** Text under study **
____________

What About Non-Toxic Nail Polish? 

After learning that exposure to certain ingredients in nail polish can be toxic, many brands turned to be non-toxic or 5, 7, 9, and 10-free. It means that these nail polishes are free of potentially toxic chemicals that can harm health, such as triphenyl phosphate, toluene, DBP, etc.  

  • 5-free contains no formaldehyde, toluene, DBP, formaldehyde resin, camphor
  • 7-free contains no formaldehyde, toluene, DBP, formaldehyde resin, camphor, ethyl tosylamide, xylene 
  • 9-free contains no formaldehyde, toluene, DBP, formaldehyde resin, camphor, ethyl tosylamide, xylene, parabens, acetone
  • 10-free contains no formaldehyde, toluene, DBP, formaldehyde resin, camphor, ethyl tosylamide, xylene, parabens, acetone, TPHP, TBHP, gluten 
  • 14-free contains no formaldehyde, toluene, DBP, formaldehyde resin, camphor, ethyl tosylamide, xylene, parabens, TPHP, gluten, MEHQ/HQ, MIT, palm oil, animal-derived ingredients. 
  • 16-free contains no formaldehyde, toluene, DBP, formaldehyde resin, camphor, ethyl tosylamide, xylene, parabens, acetone, TPHP, animal-derived ingredients, bisphenol A (BPA), sulfates, e-series glycol ethers, benzophenone 1, 2, nonylphenol ethoxylate

Water-based nail polish formulas are also popular. They incorporate non-synthetic pigments and aqueous acrylic polymers. These nail polishes are odorless but don’t last long on nails. 

Better Nail Polish Brands 

The good news is that many alternations and formula changes have been made in the last few years.

Many brands are now making toxic-free nail polishes that are equally beautiful on nails and last the same, but they tend to use better ingredients.

____________

** Record extracts **
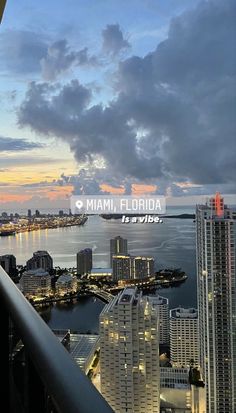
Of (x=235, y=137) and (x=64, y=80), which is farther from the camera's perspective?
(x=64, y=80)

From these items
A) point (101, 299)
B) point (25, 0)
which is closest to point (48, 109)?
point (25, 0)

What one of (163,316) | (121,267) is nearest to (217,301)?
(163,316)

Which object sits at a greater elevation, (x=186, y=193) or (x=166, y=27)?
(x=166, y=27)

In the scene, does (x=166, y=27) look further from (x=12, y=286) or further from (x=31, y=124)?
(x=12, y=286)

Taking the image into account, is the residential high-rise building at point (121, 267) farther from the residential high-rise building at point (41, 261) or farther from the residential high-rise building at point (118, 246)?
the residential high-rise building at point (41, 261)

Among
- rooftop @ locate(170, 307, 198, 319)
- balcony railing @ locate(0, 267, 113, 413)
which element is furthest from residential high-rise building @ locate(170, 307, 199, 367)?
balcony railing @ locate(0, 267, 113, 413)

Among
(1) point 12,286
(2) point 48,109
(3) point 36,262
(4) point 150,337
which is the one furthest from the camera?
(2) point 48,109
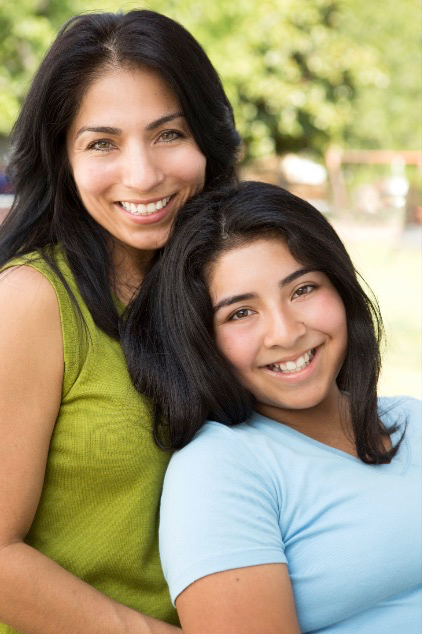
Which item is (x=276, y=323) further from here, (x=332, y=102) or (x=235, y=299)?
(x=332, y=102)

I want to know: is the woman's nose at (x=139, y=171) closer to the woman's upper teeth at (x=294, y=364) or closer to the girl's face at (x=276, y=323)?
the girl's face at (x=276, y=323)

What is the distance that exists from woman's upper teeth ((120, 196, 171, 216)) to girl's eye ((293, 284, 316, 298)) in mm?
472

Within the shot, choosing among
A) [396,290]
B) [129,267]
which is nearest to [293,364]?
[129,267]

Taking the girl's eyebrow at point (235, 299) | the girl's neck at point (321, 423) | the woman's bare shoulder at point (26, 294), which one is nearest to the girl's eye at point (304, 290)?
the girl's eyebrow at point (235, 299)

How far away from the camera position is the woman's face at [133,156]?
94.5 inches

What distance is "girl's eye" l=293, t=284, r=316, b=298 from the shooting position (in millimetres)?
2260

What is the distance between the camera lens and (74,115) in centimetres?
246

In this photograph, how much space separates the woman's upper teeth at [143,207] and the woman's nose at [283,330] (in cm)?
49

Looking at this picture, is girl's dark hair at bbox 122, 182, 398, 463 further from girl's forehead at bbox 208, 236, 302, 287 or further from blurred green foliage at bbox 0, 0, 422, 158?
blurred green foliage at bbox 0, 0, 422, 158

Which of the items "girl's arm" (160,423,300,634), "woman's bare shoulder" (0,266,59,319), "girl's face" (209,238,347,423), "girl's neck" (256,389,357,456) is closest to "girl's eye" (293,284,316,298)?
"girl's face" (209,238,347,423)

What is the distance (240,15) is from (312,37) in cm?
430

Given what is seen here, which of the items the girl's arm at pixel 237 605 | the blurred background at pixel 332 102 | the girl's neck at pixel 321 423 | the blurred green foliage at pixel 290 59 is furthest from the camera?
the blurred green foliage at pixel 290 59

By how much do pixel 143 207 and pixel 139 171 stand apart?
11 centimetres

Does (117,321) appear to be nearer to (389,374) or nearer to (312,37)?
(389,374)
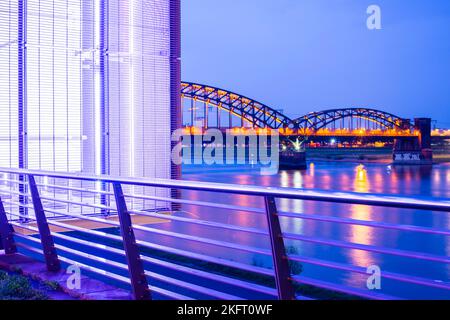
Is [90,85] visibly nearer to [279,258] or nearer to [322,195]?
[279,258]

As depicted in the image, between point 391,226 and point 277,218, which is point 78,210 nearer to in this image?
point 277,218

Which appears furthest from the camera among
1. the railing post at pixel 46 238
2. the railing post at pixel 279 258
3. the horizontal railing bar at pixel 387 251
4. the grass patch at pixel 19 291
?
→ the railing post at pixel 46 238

____________

** To do **
• A. List every ingredient that the nail polish text says 5-free polish does not contain.
• B. According to the nail polish text, what do water-based nail polish formulas incorporate?
• C. Translate this sentence from the nail polish text into Spanish: "These nail polishes are odorless but don’t last long on nails."

** Task-by-task outputs **
• A. formaldehyde, toluene, DBP, formaldehyde resin, camphor

• B. Non-synthetic pigments and aqueous acrylic polymers.

• C. Estos esmaltes de uñas son inodoros, pero no duran mucho en las uñas.